PROBLEM DETAILS: Scan the records for the word "Tanzania". Return each line where it is found.

PROVIDED RECORDS:

________________________

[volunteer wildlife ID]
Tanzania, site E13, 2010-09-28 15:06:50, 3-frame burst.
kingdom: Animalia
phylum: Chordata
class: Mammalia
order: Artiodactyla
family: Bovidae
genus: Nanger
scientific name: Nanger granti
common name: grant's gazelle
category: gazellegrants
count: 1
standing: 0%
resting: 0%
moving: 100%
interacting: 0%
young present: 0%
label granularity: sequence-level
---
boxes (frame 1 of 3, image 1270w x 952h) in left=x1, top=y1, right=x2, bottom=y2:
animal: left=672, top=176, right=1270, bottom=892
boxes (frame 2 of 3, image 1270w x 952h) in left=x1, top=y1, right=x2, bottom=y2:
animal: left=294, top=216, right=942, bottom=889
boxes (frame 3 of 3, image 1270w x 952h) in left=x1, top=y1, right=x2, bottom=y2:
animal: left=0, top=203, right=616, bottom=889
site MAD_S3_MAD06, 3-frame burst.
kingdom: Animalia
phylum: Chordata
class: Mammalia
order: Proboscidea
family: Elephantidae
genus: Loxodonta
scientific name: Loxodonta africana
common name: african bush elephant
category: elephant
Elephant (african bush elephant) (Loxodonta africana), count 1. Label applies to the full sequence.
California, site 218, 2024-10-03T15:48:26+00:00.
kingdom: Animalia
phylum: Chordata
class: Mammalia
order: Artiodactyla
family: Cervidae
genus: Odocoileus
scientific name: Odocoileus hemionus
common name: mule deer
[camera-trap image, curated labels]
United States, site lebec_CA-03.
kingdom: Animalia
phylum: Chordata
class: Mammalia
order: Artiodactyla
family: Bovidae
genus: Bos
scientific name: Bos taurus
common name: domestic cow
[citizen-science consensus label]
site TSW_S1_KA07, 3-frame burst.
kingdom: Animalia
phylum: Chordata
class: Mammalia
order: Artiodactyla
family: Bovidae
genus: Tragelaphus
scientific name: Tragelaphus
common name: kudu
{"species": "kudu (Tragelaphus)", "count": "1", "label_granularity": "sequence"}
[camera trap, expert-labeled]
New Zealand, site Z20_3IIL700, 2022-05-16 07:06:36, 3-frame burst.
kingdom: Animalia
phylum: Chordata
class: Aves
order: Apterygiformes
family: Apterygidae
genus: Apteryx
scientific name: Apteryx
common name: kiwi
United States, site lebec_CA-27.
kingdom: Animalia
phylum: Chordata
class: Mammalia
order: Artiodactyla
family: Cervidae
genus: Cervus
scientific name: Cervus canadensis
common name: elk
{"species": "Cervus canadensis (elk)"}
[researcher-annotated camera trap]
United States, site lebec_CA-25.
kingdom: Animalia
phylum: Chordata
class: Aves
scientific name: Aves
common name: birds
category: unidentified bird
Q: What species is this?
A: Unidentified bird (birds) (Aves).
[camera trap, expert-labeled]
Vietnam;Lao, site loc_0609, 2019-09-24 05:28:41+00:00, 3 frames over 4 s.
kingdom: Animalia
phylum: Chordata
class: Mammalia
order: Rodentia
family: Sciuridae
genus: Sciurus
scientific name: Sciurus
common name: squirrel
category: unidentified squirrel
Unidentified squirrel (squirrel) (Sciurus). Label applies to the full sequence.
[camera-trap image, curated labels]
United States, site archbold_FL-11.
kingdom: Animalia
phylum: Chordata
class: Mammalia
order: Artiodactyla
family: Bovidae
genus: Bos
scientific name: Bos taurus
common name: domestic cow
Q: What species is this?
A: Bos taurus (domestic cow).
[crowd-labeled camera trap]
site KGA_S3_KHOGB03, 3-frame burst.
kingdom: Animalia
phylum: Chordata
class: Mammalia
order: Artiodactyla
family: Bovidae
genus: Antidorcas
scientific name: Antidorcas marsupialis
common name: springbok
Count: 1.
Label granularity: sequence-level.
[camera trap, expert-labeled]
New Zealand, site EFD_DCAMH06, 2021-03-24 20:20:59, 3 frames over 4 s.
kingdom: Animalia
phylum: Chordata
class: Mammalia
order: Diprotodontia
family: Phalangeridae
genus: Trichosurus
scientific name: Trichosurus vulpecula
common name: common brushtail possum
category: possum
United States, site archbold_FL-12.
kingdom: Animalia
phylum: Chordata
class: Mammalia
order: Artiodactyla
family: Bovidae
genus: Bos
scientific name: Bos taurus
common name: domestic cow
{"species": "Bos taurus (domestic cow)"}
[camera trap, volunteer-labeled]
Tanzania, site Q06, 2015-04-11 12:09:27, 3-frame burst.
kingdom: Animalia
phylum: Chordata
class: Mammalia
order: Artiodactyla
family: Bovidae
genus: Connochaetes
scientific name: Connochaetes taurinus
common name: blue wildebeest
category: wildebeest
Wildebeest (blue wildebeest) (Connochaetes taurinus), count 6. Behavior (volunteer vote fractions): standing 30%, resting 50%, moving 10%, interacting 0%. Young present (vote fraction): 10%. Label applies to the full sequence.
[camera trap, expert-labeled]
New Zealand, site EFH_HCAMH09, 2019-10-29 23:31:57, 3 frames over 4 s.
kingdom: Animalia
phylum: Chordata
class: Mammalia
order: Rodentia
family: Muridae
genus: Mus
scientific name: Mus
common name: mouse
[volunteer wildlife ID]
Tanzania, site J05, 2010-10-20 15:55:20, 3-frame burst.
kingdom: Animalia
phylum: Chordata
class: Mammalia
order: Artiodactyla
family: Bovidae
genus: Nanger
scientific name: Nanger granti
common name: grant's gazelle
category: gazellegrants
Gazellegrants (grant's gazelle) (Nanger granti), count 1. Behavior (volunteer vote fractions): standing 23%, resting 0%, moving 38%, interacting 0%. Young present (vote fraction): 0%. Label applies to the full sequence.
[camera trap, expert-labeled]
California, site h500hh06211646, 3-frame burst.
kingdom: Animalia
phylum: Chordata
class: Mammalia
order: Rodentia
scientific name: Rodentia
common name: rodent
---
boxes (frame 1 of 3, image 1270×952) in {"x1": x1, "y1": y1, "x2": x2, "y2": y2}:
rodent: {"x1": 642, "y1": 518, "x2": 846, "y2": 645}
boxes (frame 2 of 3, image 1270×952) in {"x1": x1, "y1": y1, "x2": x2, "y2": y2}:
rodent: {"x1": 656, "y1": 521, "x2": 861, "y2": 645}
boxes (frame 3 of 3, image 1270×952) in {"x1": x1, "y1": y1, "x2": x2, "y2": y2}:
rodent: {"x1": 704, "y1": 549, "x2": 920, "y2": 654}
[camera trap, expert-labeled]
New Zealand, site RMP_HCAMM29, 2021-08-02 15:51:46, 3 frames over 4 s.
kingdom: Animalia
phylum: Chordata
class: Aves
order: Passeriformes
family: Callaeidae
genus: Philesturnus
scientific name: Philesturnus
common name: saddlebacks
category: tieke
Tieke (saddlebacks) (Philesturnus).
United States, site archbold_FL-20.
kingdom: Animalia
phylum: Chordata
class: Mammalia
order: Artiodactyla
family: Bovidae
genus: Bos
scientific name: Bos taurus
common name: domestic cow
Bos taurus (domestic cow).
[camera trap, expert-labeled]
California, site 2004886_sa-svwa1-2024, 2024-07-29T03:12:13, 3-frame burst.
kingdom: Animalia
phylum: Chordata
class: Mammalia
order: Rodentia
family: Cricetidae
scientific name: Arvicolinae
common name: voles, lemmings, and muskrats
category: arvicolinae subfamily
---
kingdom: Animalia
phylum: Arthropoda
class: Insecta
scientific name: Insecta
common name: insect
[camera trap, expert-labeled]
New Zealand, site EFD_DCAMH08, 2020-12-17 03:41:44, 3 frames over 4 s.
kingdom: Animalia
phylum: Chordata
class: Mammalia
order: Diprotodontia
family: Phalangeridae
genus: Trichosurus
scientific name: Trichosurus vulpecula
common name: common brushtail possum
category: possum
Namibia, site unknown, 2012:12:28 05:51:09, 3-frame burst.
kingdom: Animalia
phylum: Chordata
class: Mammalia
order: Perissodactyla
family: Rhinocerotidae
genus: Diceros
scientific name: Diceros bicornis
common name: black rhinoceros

________________________

RESULT OF THE EXERCISE:
Tanzania, site E13, 2010-09-28 15:06:50, 3-frame burst.
Tanzania, site Q06, 2015-04-11 12:09:27, 3-frame burst.
Tanzania, site J05, 2010-10-20 15:55:20, 3-frame burst.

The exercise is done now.